Sunday remains a day that inspires laziness. It must be genetic; either that or cultural. Or social. Definitely one of those big concepty things. Sunday laziness has nothing to do with me enjoying sitting on my arse watching Indiana Jones and Cooking in the Danger Zone; it is an unavoidable natural human trait evolved for survival on the savannah. Tens, perhaps even hundreds, of thousands of years ago when our primate biped ancestors first wandered the plains of Africa and began the long quest to populate the planet, they took it easy on Sunday and didn’t bother writing their blogs until early on Monday morning. It’s just the way it is, was and always will be.
After a successful week-long hunt when the antelope has been brought down, butchered, and brought back to the nest to feed the tribe, the decent right-thinking men and women of the early human species would settle down to watch events in the life of a fictional detective played out before them on freeview channel Quest. They ate their antelope with Yorkshire pudding and gravy.
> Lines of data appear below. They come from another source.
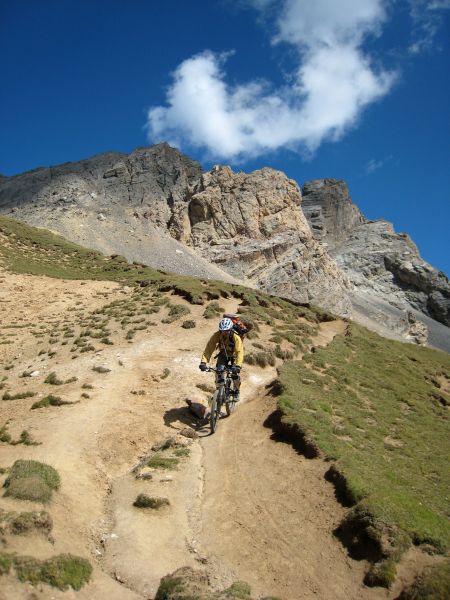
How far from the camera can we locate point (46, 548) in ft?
23.3

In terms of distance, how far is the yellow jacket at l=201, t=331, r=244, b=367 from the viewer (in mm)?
14648

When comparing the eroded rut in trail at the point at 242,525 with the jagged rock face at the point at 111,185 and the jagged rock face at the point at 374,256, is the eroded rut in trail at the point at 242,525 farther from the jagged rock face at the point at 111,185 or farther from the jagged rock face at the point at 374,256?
the jagged rock face at the point at 374,256

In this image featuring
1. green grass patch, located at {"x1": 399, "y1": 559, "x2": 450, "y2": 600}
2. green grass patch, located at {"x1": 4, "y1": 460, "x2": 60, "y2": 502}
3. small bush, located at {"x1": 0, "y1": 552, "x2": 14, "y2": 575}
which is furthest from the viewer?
green grass patch, located at {"x1": 4, "y1": 460, "x2": 60, "y2": 502}

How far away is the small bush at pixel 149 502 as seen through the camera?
9633 mm

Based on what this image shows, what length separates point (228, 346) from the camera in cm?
1488

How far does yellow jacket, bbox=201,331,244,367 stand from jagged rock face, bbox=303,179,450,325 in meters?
137

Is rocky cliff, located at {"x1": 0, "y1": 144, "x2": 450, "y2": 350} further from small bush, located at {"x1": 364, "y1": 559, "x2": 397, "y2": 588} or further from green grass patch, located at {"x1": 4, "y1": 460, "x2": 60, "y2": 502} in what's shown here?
small bush, located at {"x1": 364, "y1": 559, "x2": 397, "y2": 588}

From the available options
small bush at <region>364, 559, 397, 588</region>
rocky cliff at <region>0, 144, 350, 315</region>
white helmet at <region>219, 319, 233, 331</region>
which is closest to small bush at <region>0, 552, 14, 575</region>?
small bush at <region>364, 559, 397, 588</region>

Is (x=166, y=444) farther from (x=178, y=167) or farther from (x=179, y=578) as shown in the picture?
(x=178, y=167)

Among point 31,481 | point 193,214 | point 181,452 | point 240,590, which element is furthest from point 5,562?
point 193,214

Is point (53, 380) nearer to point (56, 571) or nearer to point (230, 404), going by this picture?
point (230, 404)

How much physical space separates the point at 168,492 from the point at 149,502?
0.83 m

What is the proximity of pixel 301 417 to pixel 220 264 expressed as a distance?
8974cm

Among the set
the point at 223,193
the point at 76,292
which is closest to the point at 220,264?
the point at 223,193
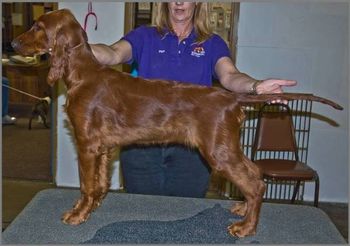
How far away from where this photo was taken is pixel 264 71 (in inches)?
187

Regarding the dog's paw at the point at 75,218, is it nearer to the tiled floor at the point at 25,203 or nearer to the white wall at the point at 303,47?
the tiled floor at the point at 25,203

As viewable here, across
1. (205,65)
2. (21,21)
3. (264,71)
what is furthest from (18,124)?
(205,65)

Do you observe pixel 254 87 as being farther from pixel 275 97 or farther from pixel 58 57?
pixel 58 57

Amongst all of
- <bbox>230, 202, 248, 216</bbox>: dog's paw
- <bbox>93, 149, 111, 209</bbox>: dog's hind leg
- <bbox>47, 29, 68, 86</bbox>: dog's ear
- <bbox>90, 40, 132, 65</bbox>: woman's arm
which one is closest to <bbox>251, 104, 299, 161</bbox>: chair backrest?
<bbox>230, 202, 248, 216</bbox>: dog's paw

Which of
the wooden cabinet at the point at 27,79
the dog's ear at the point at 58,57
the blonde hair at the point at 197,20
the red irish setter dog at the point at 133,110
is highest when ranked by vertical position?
the blonde hair at the point at 197,20

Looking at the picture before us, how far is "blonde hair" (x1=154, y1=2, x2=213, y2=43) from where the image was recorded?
2.53 metres

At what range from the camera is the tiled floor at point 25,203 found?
4560mm

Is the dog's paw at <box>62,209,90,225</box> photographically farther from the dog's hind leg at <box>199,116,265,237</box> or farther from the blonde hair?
the blonde hair

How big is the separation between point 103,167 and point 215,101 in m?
0.61

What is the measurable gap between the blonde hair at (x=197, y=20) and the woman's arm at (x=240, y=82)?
0.17 m

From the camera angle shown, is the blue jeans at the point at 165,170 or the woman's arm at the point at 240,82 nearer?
the woman's arm at the point at 240,82

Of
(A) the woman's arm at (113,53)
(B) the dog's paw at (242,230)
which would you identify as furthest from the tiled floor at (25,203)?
(B) the dog's paw at (242,230)

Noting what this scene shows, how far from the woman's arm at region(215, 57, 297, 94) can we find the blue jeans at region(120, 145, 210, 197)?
0.45 m

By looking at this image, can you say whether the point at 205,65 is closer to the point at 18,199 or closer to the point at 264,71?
the point at 264,71
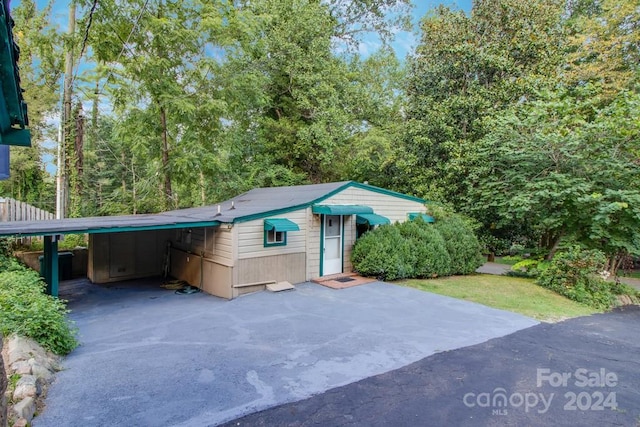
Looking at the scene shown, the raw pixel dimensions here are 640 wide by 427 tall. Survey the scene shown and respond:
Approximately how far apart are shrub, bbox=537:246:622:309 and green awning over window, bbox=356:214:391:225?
5.11 metres

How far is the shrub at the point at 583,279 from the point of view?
924 centimetres

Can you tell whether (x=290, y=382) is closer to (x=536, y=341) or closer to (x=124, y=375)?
(x=124, y=375)

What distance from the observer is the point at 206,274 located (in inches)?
381

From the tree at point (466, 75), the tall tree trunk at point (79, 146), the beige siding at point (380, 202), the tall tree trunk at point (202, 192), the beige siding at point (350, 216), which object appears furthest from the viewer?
the tall tree trunk at point (202, 192)

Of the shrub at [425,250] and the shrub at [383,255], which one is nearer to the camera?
the shrub at [383,255]

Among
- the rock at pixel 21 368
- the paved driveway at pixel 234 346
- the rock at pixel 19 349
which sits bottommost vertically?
the paved driveway at pixel 234 346

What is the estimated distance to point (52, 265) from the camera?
25.4 feet

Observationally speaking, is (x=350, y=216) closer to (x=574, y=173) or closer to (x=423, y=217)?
(x=423, y=217)

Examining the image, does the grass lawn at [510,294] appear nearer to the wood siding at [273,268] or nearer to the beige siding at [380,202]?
the beige siding at [380,202]

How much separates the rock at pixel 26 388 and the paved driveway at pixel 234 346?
8.5 inches

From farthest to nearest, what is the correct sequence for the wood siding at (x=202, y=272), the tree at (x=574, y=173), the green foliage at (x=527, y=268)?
the green foliage at (x=527, y=268), the tree at (x=574, y=173), the wood siding at (x=202, y=272)

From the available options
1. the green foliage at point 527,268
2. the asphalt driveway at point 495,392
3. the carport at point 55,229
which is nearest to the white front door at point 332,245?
the carport at point 55,229

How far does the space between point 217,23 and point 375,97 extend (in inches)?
384

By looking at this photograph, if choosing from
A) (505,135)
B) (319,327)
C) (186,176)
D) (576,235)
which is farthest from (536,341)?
(186,176)
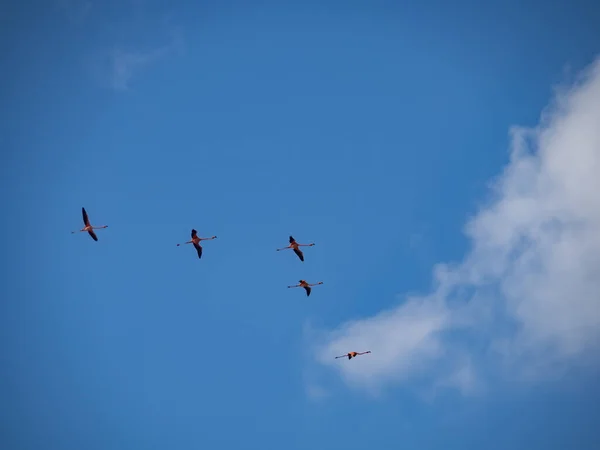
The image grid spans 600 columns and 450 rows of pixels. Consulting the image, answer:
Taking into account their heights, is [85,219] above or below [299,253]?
above

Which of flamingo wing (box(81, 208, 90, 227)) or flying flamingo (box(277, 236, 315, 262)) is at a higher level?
flamingo wing (box(81, 208, 90, 227))

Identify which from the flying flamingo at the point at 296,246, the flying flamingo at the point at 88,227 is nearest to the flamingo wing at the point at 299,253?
the flying flamingo at the point at 296,246

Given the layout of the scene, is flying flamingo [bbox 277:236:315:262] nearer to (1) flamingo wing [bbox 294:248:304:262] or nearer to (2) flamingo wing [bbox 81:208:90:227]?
(1) flamingo wing [bbox 294:248:304:262]

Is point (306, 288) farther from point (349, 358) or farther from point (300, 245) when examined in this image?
point (349, 358)

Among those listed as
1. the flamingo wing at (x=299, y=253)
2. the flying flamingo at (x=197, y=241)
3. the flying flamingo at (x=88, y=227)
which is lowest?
the flamingo wing at (x=299, y=253)

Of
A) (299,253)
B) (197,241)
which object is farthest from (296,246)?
(197,241)

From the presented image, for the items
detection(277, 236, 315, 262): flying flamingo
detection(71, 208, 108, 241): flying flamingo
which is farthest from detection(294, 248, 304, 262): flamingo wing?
detection(71, 208, 108, 241): flying flamingo

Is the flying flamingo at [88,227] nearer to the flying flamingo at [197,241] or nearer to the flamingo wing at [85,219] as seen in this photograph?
the flamingo wing at [85,219]

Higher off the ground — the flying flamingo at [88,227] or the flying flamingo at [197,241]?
the flying flamingo at [88,227]

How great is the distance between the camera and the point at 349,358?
92.1 feet

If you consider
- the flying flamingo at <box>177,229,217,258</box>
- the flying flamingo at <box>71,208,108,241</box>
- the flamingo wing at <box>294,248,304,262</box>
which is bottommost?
the flamingo wing at <box>294,248,304,262</box>

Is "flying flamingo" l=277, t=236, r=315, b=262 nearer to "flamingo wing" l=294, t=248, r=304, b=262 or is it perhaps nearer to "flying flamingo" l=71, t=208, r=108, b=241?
"flamingo wing" l=294, t=248, r=304, b=262

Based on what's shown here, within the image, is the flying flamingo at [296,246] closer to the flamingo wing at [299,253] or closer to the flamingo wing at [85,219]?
the flamingo wing at [299,253]

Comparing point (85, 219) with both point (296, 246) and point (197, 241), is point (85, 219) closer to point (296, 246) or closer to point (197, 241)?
point (197, 241)
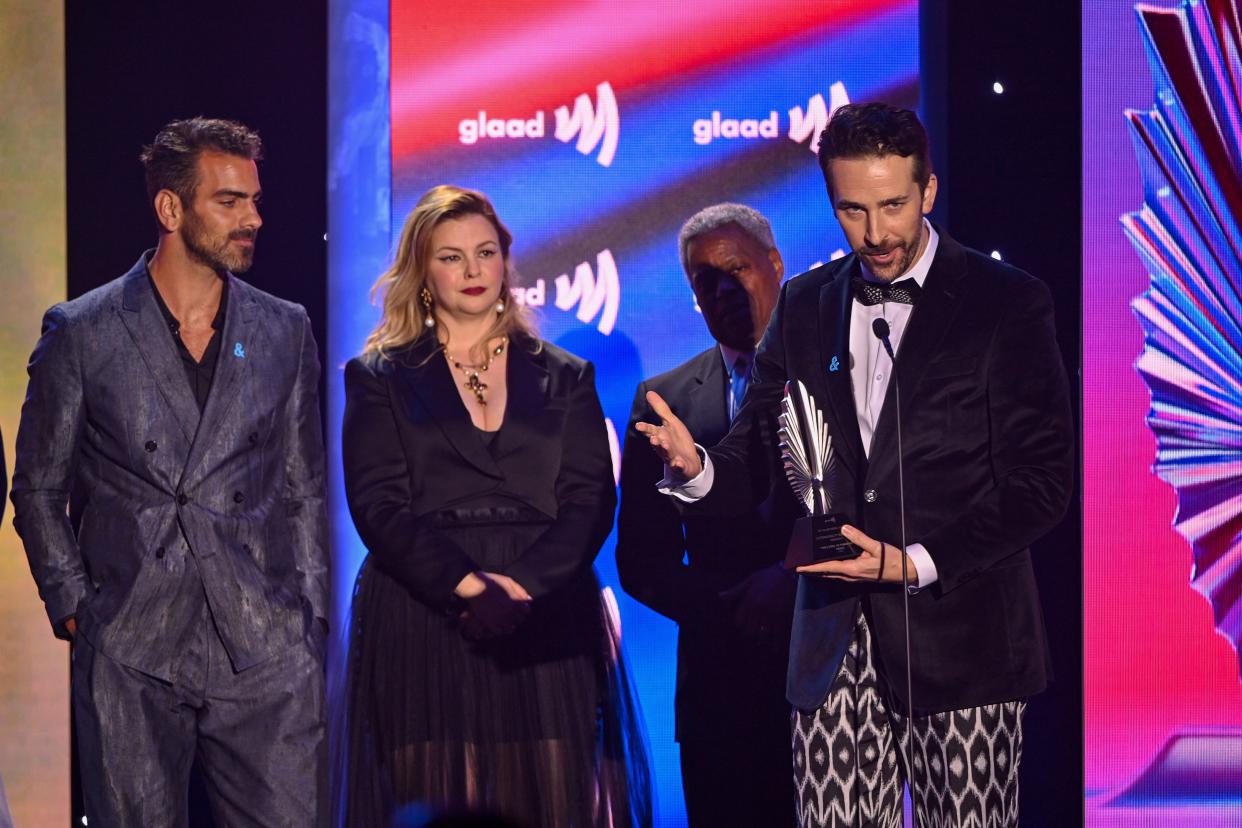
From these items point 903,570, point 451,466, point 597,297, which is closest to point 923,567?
point 903,570

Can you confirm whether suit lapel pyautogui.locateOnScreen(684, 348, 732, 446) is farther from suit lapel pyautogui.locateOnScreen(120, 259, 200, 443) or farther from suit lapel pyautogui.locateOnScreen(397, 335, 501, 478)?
suit lapel pyautogui.locateOnScreen(120, 259, 200, 443)

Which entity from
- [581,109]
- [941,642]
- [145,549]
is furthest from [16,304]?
[941,642]

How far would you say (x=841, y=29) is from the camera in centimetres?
461

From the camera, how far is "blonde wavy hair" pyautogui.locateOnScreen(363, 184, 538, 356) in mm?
3830

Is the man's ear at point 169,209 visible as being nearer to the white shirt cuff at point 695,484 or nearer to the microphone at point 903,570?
the white shirt cuff at point 695,484

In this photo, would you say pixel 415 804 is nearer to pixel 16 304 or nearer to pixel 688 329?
pixel 688 329

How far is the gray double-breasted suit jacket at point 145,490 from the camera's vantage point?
3.38 metres

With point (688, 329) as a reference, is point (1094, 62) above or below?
above

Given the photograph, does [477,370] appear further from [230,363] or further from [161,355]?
[161,355]

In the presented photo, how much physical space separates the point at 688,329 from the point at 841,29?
1067mm

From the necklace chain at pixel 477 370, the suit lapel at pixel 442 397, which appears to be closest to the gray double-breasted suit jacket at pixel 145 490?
the suit lapel at pixel 442 397

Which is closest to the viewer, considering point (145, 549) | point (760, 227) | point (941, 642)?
point (941, 642)

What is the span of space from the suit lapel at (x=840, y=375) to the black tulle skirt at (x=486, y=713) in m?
0.98

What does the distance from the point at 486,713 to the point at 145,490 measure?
0.98 meters
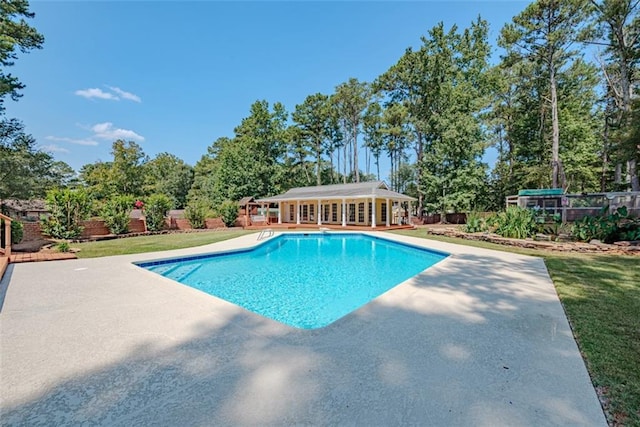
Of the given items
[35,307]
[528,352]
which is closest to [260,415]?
[528,352]

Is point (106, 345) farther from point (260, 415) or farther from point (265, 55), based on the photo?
point (265, 55)

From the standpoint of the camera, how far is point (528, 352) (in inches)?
109

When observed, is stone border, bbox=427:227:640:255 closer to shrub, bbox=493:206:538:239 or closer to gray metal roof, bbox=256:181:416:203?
shrub, bbox=493:206:538:239

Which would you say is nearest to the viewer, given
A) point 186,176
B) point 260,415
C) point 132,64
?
point 260,415

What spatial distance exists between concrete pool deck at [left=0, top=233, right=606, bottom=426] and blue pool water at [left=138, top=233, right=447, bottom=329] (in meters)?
1.18

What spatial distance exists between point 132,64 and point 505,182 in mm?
28756

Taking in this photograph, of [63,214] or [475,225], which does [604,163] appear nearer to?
[475,225]

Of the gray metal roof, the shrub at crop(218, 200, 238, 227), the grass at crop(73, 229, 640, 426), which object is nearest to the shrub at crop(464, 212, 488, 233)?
the gray metal roof

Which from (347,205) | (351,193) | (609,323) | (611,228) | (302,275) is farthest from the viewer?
(347,205)

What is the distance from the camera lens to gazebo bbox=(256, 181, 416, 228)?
19.7m

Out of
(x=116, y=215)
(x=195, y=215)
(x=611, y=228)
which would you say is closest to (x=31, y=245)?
(x=116, y=215)

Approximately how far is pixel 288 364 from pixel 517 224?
12.2 metres

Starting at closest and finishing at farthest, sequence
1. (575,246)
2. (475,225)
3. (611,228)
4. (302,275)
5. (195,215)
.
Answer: (302,275) → (575,246) → (611,228) → (475,225) → (195,215)

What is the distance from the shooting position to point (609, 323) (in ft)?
11.1
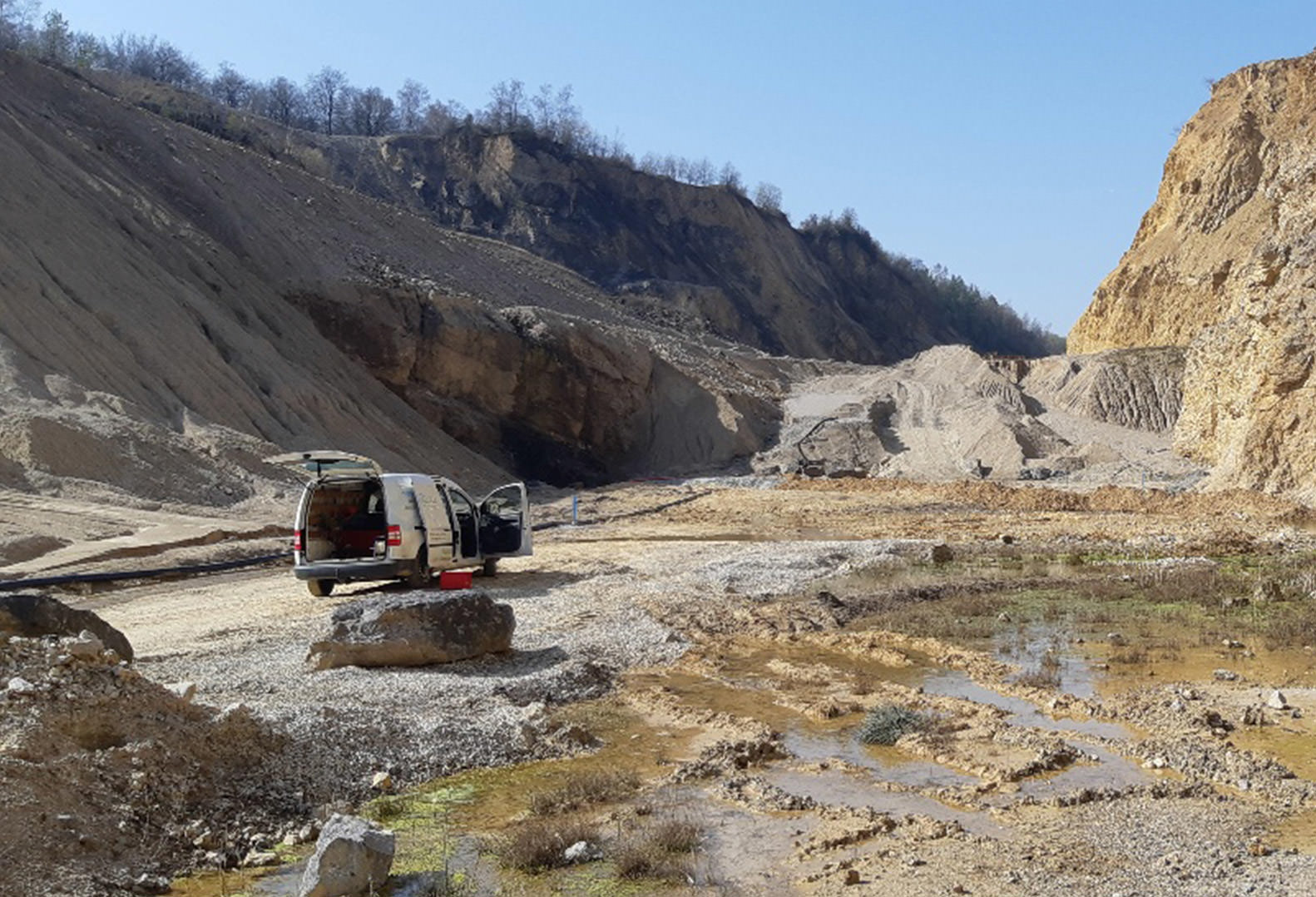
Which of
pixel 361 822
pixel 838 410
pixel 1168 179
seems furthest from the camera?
pixel 1168 179

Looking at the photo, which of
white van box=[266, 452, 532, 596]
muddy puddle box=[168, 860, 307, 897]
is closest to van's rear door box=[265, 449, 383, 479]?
white van box=[266, 452, 532, 596]

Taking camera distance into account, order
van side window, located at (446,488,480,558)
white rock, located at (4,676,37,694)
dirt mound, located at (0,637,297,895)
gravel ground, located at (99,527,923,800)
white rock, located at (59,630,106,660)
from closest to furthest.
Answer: dirt mound, located at (0,637,297,895) → white rock, located at (4,676,37,694) → white rock, located at (59,630,106,660) → gravel ground, located at (99,527,923,800) → van side window, located at (446,488,480,558)

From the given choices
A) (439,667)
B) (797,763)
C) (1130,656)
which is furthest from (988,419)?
(797,763)

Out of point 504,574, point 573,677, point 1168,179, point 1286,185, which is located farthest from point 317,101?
point 573,677

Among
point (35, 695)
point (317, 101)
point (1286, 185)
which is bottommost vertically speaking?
point (35, 695)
Nice thick gravy; not that watery rubbish that modern man sometimes dabbles with. And it’s under those kinds of conditions that we evolved to face the challenges of a 24 hour day and a seven day week.
The habit has been settled into for generation after untold generation, week in week out, bringing us squarely to today with me laying back on the sofa, brain dribbling out of my nose, slack-jawed gawping at the screen, eyes taking in pictures and sounds that I can barely comprehend, not knowing why I waste time so but feeling it on some guttural or primal level. No, caveman was not the archetypal alpha male, hunting, fighting, brutish sexual predator you have been lead to believe. He was, on Sundays at least, a fey, wet, wastrel, with the heart of a poet, the mind of a philosopher, and the get up and go of a dead dog.
Even by trying to complete this blog I am battling against nature; overcoming the brutal desire to just, you know, sort of not bother. But to overcome certain primal traits is the privilege and duty of that single species (as far as we know) in possession of a higher brain capable of reasoned and enlightened thought. This laziness is a misfiring of some evolved habit that was useful in caveman life (perhaps laziness was a sign of wealth and prosperity and was therefore evolved by sexual selection), but which now must be overcome. Like a moth, that navigates using the parallel rays of light from the stars at optical infinity, this works fine until it encounters a lightbulb or worse, a candle. The moth that could overcome its assumption that light rays are always parallel, adapting its navigation techniques under presence of artificial light, would never be stuck inside a lamp shade, or indeed wasting its time in any other way on a Sunday afternoon.